Gert Driesen wrote:





-----Original Message-----
From: [EMAIL PROTECTED] [mailto:[EMAIL PROTECTED] On Behalf Of Steve Jansen
Sent: vrijdag 3 december 2004 17:19
To: [EMAIL PROTECTED]
Subject: [nant-dev] <include> task question


Hi again,

I have a question about the <include> task and the
project::get-buildfile-path() function.

I would like to know if there is a way to get the path of an included
build file, rather than the containing build file, from withing the
included file.

Example:

C:\folder\project.build
-----------------------
<project>
<include buildfile="..\include.build" />
</project>

C:\include.build
-----------------------
<project>
<echo message="${project::get-buildfile-path()}" />
</project>


In this case, the message display is "C:\folder\project.build", but, I need to find a way to have a function return "C:\include.build".

Any suggestions?



As far as I know this is not possible.


Ian: do you have anything to add to this ?


Actually whenever we load a file we store the location map - mapping each xml node to a file and line-number. So the information is there - the major issue I see is that you would need to obtain the task/Target object that is being referenced at the function call site. So in the example above :

<echo message="${project::get-buildfile-path()}" />


we'd need to get a hold of the Location property on the echoTask instance. Hmm now that I look at it we already maintain a Project.CurrentTarget property. If we added a CurrentTask property to Target then that should be sufficent.

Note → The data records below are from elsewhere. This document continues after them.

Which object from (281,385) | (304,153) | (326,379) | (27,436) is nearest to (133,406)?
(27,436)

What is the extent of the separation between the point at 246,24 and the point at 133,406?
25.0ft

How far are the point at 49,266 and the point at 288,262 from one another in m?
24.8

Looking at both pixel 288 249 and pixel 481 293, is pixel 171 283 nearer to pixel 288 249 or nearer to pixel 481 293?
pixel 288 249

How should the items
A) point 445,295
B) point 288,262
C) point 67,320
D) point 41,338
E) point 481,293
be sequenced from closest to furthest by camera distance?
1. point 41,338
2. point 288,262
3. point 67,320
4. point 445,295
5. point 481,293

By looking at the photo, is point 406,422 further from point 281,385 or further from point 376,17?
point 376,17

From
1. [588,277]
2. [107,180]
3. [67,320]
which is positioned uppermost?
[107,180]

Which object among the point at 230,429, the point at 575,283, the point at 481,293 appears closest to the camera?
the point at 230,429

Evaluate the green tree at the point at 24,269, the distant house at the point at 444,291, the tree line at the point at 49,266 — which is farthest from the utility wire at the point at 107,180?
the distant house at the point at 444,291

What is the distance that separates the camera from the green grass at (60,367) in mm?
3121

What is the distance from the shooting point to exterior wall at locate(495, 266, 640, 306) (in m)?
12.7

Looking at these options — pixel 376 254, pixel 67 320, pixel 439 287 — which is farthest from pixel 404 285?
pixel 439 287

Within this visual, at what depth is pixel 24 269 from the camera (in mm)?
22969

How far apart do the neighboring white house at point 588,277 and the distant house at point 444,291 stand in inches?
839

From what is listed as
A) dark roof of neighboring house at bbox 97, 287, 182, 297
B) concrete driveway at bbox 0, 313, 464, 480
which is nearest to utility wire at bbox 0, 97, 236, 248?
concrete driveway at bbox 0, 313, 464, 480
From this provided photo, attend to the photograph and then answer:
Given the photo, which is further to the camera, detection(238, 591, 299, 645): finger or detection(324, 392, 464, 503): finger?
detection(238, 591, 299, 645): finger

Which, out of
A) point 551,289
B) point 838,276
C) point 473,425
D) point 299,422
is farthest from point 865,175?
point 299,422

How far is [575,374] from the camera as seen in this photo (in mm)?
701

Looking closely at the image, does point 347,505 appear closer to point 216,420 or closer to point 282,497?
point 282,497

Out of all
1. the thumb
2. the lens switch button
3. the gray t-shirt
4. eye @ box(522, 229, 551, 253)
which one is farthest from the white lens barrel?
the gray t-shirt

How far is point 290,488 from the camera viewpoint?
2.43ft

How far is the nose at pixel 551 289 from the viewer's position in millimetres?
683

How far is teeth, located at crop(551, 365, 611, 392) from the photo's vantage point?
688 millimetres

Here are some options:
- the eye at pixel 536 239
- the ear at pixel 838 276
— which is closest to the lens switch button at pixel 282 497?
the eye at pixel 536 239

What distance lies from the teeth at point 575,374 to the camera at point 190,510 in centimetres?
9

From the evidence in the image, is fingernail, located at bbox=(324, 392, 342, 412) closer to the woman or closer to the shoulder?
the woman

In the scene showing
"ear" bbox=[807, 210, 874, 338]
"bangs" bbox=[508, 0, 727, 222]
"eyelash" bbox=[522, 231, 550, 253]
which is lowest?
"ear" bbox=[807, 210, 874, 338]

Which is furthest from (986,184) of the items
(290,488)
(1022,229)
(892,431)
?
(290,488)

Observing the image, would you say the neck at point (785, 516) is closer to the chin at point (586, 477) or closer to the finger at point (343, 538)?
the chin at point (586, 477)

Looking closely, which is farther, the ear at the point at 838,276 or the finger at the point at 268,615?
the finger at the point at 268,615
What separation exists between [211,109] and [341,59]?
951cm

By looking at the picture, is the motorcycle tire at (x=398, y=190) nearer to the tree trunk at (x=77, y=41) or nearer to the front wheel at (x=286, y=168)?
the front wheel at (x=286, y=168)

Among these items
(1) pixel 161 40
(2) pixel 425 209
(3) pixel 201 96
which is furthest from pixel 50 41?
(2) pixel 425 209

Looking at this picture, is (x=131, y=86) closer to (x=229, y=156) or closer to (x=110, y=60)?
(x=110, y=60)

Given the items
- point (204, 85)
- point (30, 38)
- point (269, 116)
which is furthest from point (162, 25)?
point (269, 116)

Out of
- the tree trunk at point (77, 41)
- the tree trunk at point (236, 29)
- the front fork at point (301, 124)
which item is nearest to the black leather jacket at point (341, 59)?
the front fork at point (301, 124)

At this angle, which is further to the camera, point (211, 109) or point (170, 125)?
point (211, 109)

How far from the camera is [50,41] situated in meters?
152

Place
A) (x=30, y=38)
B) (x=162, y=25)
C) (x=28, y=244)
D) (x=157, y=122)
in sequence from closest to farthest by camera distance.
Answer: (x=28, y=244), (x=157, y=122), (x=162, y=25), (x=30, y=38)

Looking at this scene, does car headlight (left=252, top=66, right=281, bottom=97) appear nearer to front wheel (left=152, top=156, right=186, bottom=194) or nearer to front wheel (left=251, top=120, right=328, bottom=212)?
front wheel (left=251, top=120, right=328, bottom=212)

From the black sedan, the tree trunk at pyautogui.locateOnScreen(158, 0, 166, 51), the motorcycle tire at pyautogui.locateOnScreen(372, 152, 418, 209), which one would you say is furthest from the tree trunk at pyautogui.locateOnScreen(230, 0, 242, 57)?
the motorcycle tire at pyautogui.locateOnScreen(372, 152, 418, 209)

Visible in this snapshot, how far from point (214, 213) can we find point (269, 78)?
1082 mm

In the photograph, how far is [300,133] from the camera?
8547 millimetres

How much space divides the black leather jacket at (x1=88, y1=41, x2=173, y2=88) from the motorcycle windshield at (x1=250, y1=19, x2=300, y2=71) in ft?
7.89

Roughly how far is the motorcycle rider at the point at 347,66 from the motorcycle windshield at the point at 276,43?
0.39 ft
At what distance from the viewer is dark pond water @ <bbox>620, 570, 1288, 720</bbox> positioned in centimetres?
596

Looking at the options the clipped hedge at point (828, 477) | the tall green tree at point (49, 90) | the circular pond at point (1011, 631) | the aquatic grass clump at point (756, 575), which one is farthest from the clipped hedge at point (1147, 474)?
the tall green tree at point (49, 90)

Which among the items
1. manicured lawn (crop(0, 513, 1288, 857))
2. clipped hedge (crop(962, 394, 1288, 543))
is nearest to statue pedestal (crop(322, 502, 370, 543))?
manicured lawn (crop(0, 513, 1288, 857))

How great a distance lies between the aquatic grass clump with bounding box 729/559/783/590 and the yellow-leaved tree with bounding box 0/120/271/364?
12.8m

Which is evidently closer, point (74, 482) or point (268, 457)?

GetBuildfilePath could look somthing like :


        GetBuildfilePath() {
        
        if ( Project.CurrentTask != null ){
                return = Project.CurrentTask.Location.FileName;
        }       
        if ( Project.CurrentTarget == null ) {
                return Project.BuildFileLocalName
        }
        
        if ( Project.CurrentTarget.CurrentTask == null ){       
                
                return Project.CurrentTarget.CurrentTask.Location.FileName;     
        }
        else {          
                return Project.CurrentTarget.FileName;  
        }
}

( simplified for brevity )

It probably wouldn't be quite that simple - this is just speculation right now - but it looks possible with a few changes.